▶ [Materials provided]
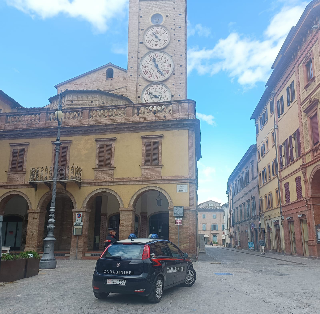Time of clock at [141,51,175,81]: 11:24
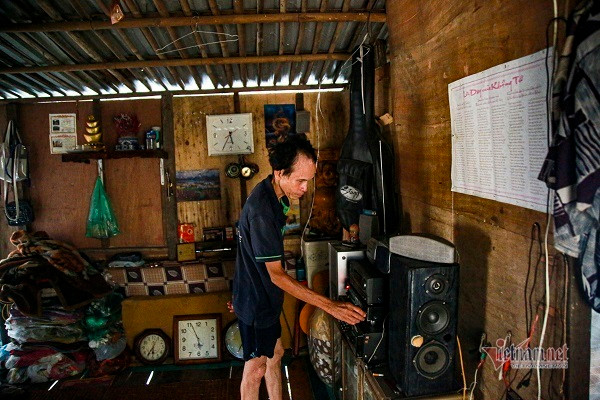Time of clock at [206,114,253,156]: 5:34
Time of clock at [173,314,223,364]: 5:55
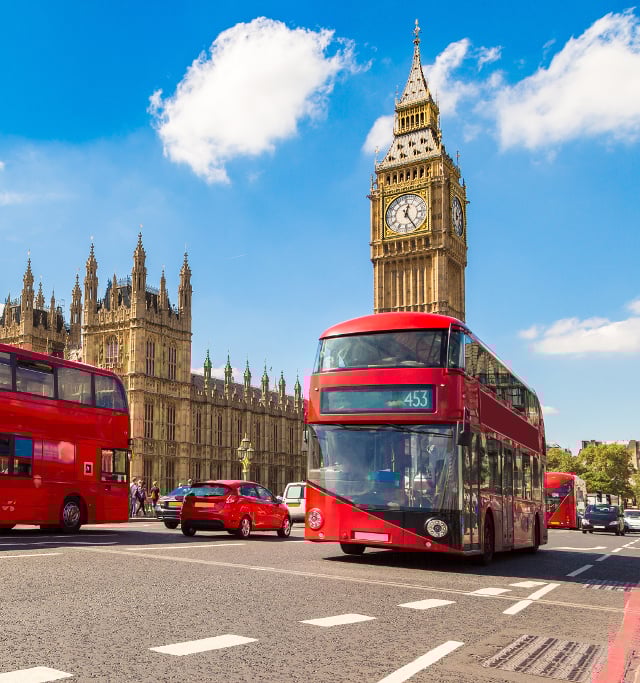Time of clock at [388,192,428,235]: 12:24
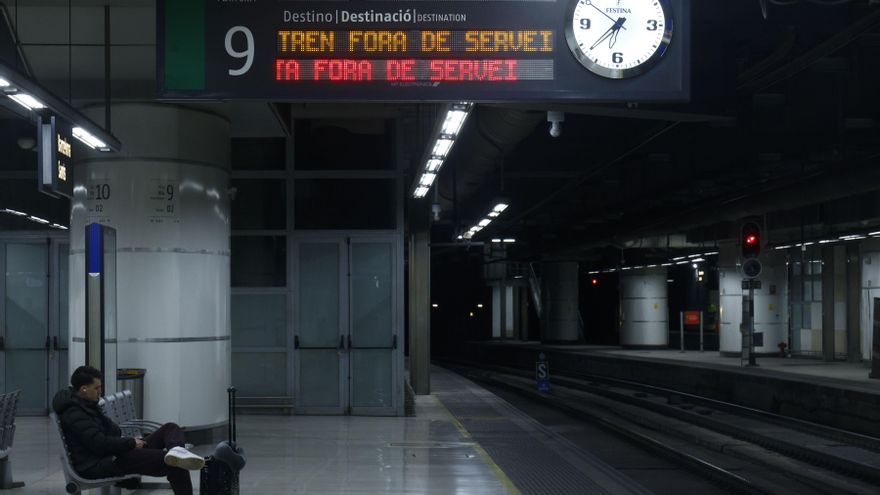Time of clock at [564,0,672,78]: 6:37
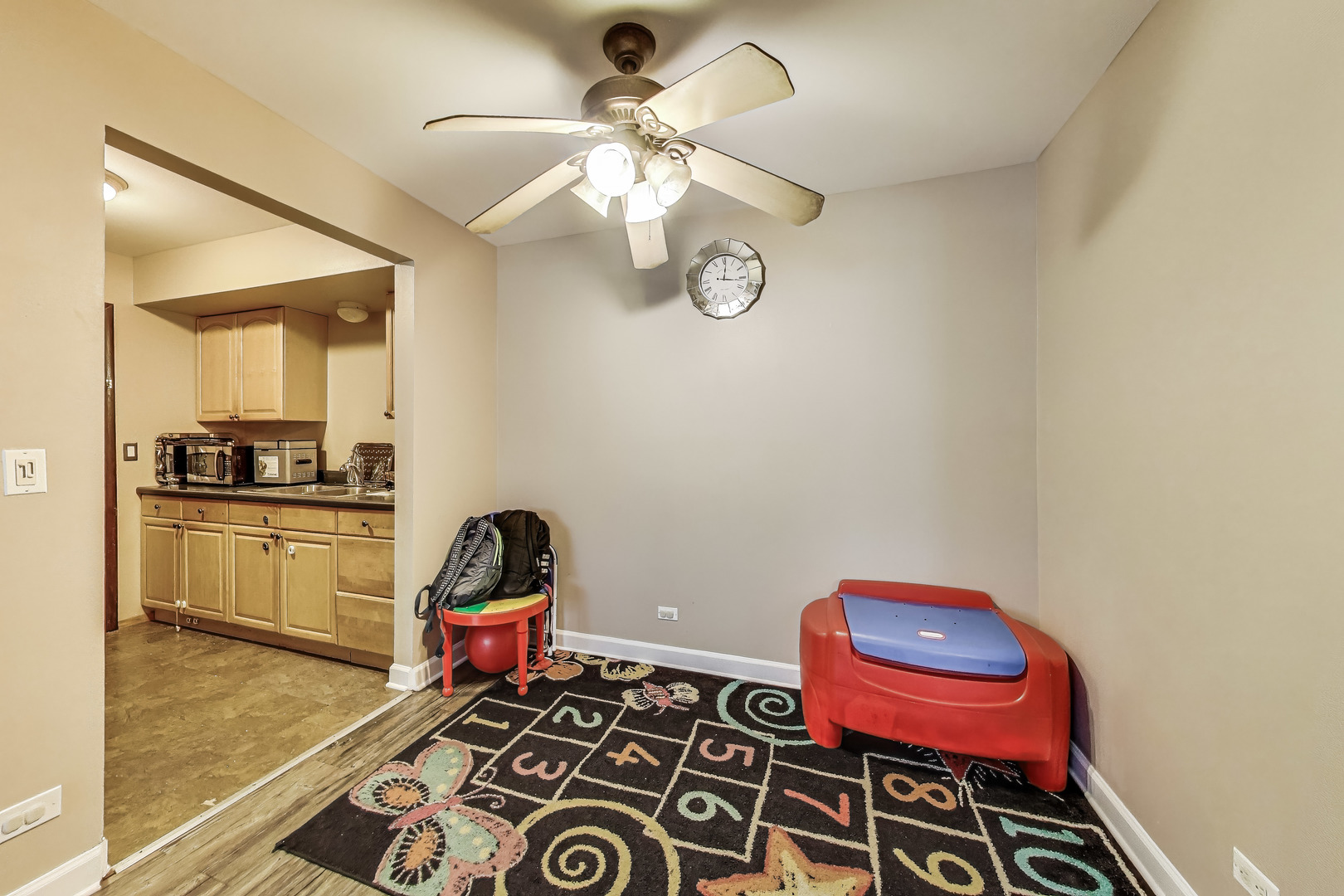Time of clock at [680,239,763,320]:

▶ [Task prompt] Rewrite these lines with "clock" replaced by "watch face" throughout, leaving everything else unchanged and omitting the pictures.

▶ [Task solution]
Time of watch face at [141,51,175,81]: 11:24
Time of watch face at [206,114,253,156]: 5:34
Time of watch face at [173,314,223,364]: 5:55
Time of watch face at [388,192,428,235]: 12:24
Time of watch face at [564,0,672,78]: 6:37
Time of watch face at [680,239,763,320]:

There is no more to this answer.